A advogada de Leandro Campos afirmou que seu cliente “não fez nada que saísse da normalidade”. Como se perseguir e intimidar dirigentes de futebol por aí fosse normal. Por mais que o futebol tenha tornado tal comportamento aceitável, não é.

Não deve ser ignorado o fato de que Campos se apresentou como membro de uma torcida organizada que, no dia anterior à briga, havia distribuído um comunicado com ameaças explícitas contra jogadores e dirigentes do Flamengo. “Mandem mensagem no privado, que nós vamos na direção deles, a cobrança vai ser severa. Acabou a paz!!”, dizia o texto.

Seja quais forem os desdobramentos, o que não vai mudar é o caráter degradante da situação. Especialmente para o dirigente que protagonizou o espetáculo grotesco, para o clube de futebol que decide mantê-lo à frente do departamento de futebol mesmo após tamanho escândalo, e para os 40 mil cidadãos do Rio que o elegeram vereador há três anos — trabalho pelo qual demonstrou enorme desprezo na entrevista coletiva de ontem.
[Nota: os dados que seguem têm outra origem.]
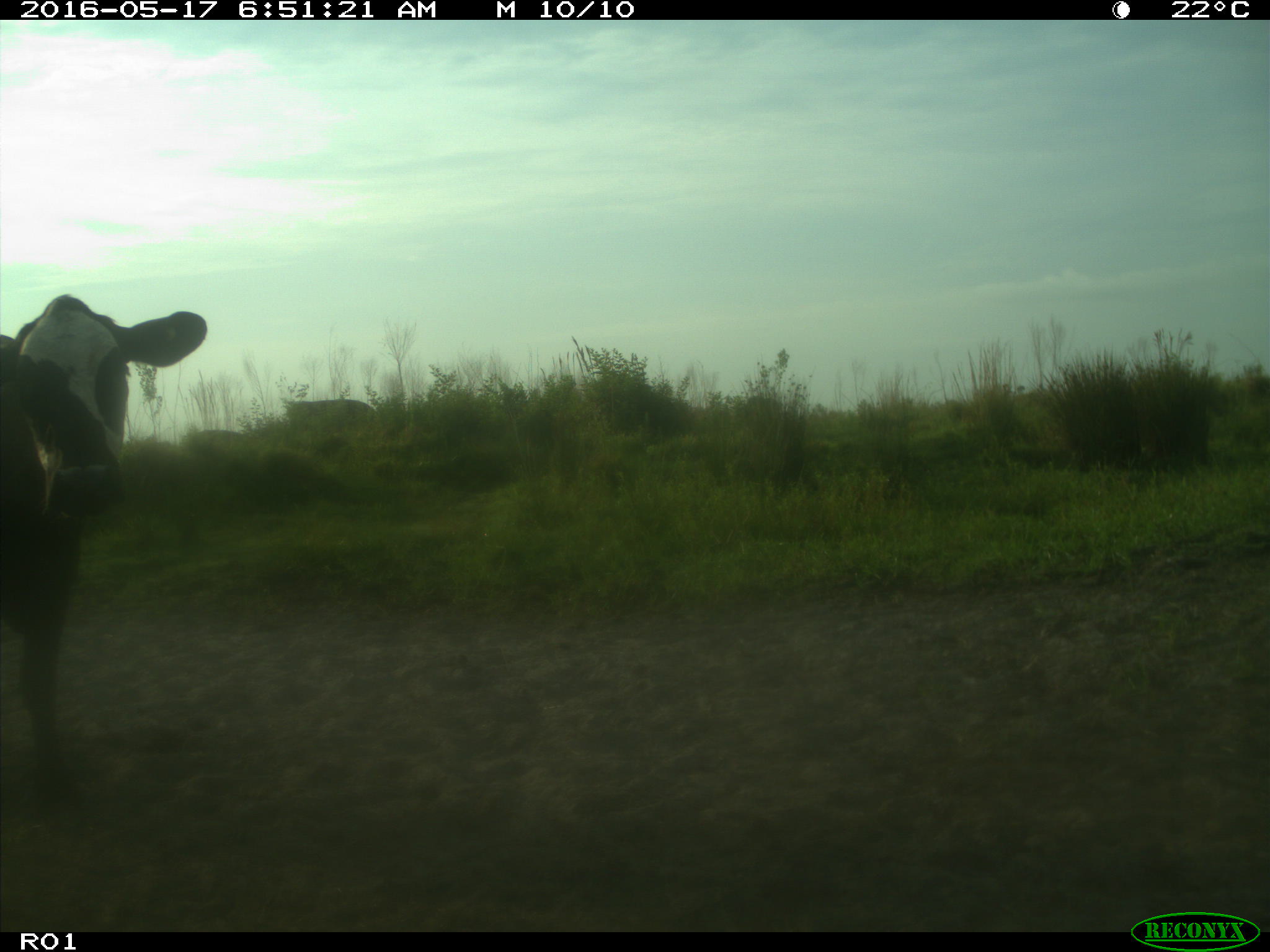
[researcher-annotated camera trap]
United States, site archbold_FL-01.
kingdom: Animalia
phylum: Chordata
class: Mammalia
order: Artiodactyla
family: Bovidae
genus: Bos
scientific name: Bos taurus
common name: domestic cow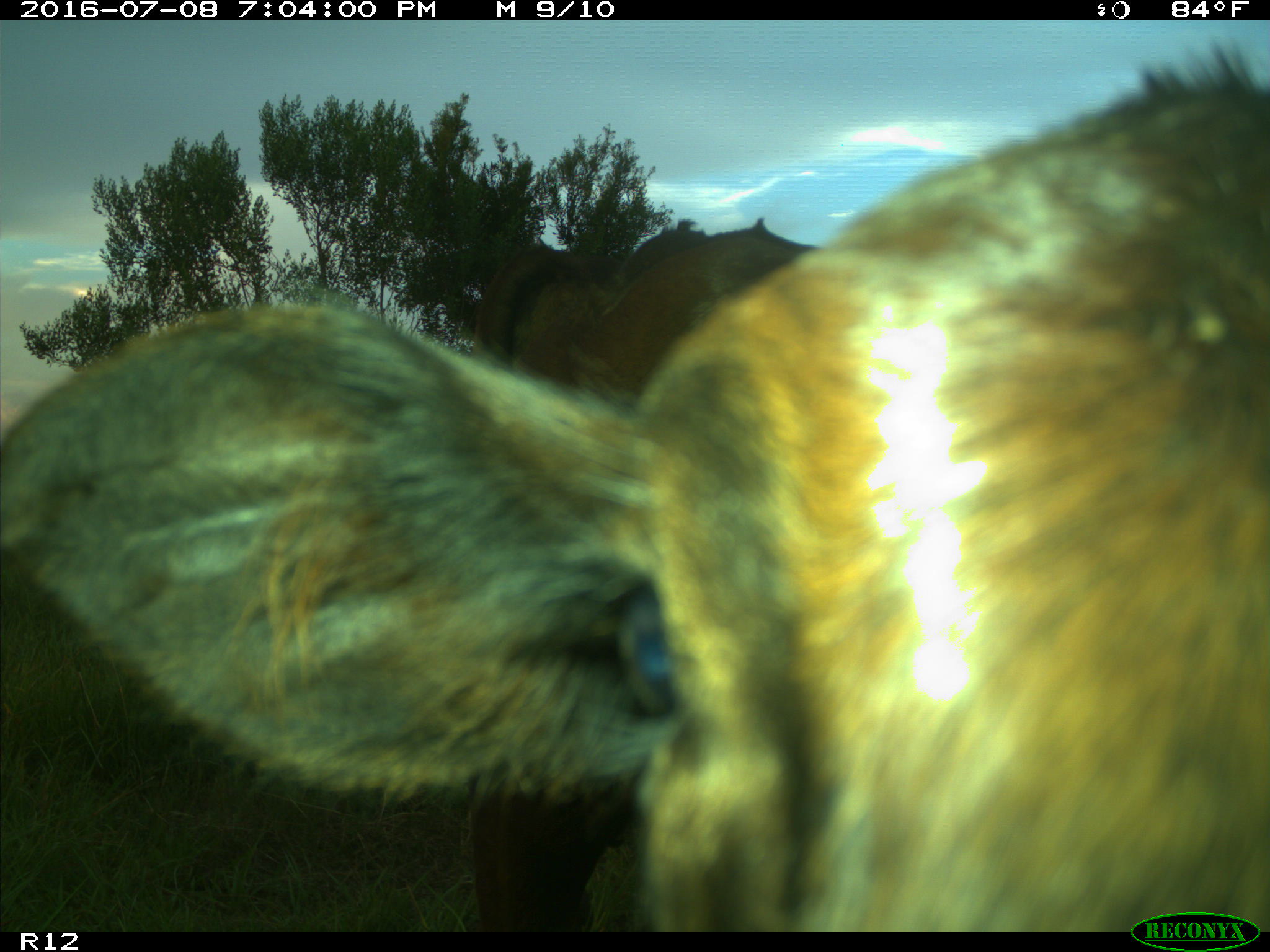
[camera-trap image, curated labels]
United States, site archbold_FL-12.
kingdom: Animalia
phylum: Chordata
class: Mammalia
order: Artiodactyla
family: Bovidae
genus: Bos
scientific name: Bos taurus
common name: domestic cow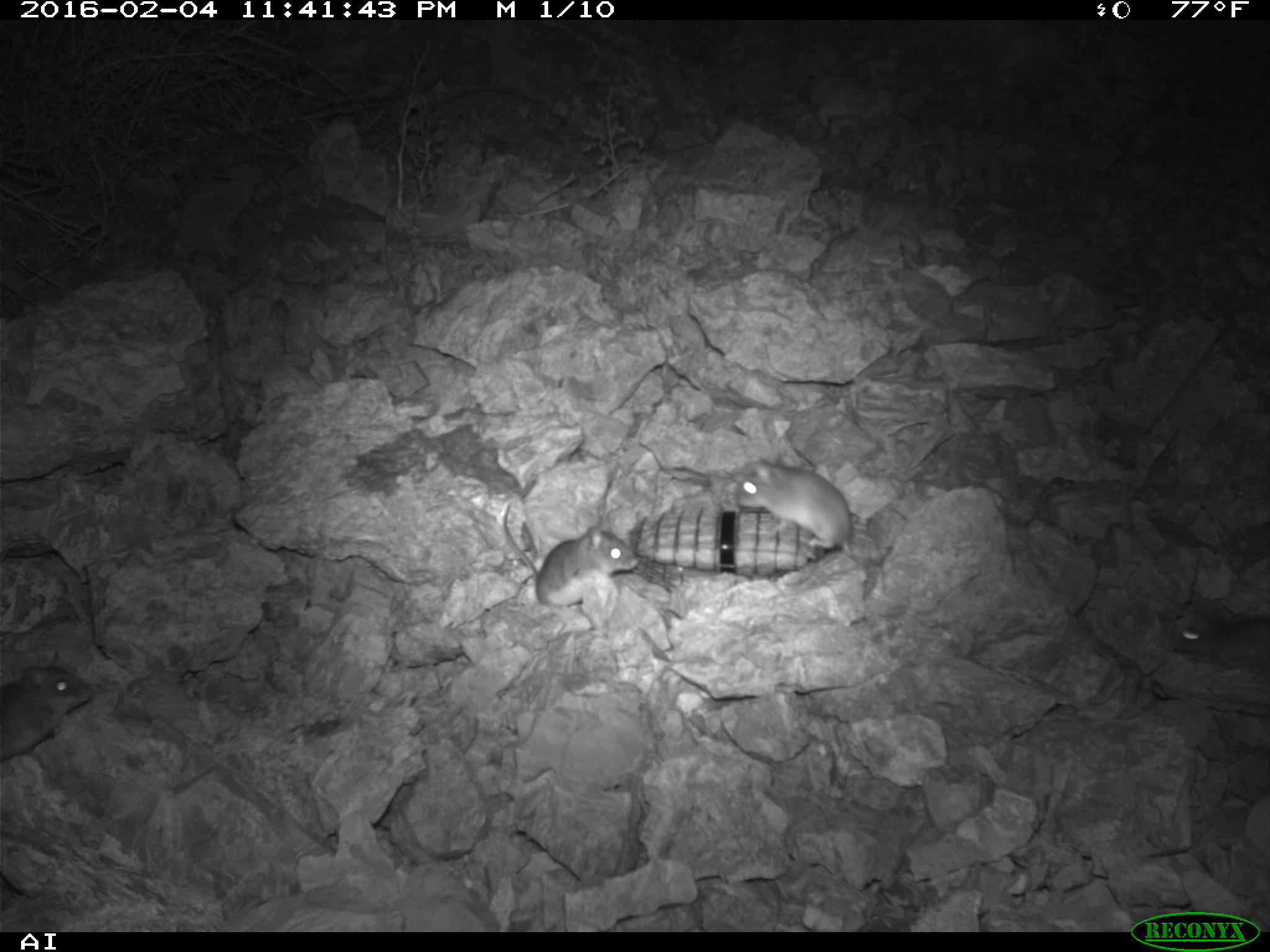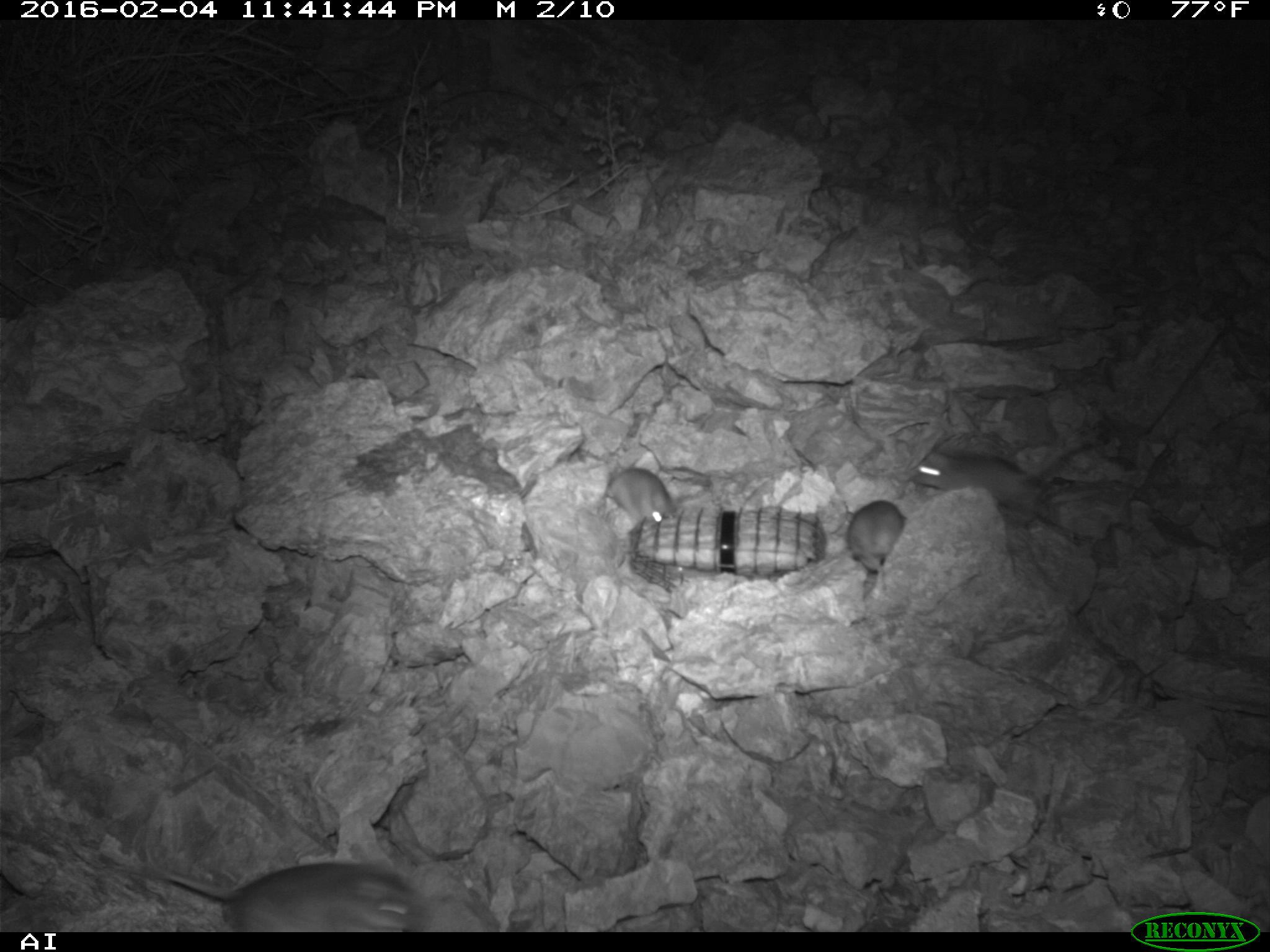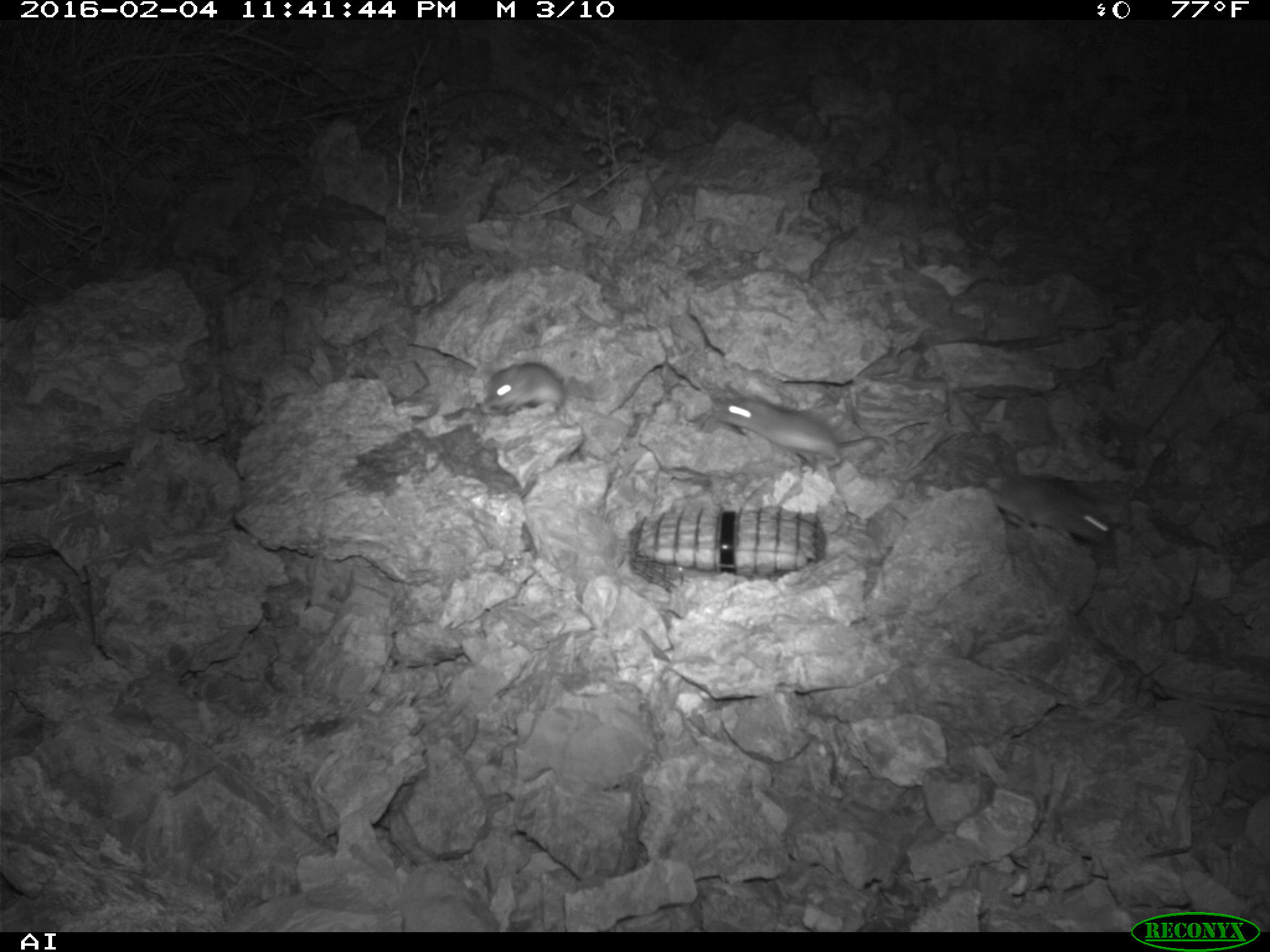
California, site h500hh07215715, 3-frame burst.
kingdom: Animalia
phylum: Chordata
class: Mammalia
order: Rodentia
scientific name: Rodentia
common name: rodent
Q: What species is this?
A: Rodent (Rodentia).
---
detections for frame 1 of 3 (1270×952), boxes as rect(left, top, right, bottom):
rodent: rect(498, 470, 638, 608); rect(737, 457, 852, 555); rect(0, 648, 91, 759); rect(1177, 614, 1269, 663)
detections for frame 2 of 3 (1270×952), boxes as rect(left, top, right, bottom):
rodent: rect(146, 862, 432, 932); rect(913, 443, 1091, 526); rect(848, 500, 904, 572); rect(606, 467, 674, 522)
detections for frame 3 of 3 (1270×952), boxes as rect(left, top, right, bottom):
rodent: rect(714, 384, 889, 473); rect(993, 448, 1111, 544); rect(482, 361, 566, 415)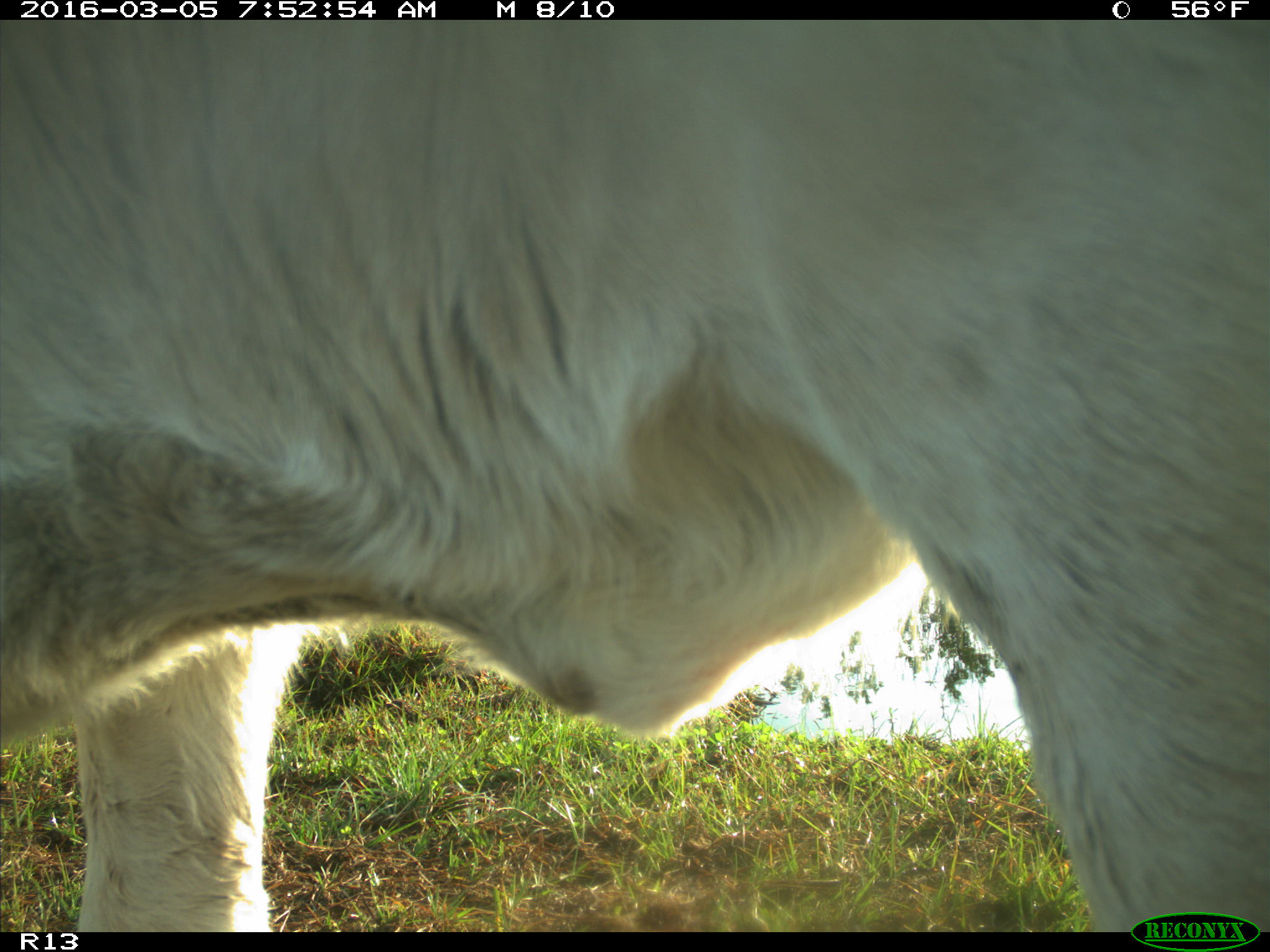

Por ocupar há anos essas duas funções, Marcos Braz — autor da expressão “gelo no sangue” para tratar de negociações no mercado de transferências — deveria saber lidar melhor com a popularidade negativa. Assim como já ficou claro, pelo menos desde 2020 — quando se elegeu graças à exposição obtida com o cargo no Flamengo —, que sabe lidar com o popularidade positiva.

Alguém na posição dele jamais deveria descer ao nível de delinquência de quem na véspera se orgulhava de anunciar que “acabou a paz” e partir para a violência física. Shoppings costumam ser ambientes seguros, repletos de seguranças e câmeras. Provavelmente havia maneiras melhores de resolver a situação.

É inevitável que o caso entre para o folclore, sobretudo por ser a terceira vez em poucos meses em que alguém do Flamengo responde a uma situação adversa com pancadaria. Mas não deveria ser desperdiçada a oportunidade que se apresenta, de discutir para valer a escalada da violência no futebol brasileiro, e tornar mais saudáveis e transparentes as relações entre clubes e torcidas organizadas.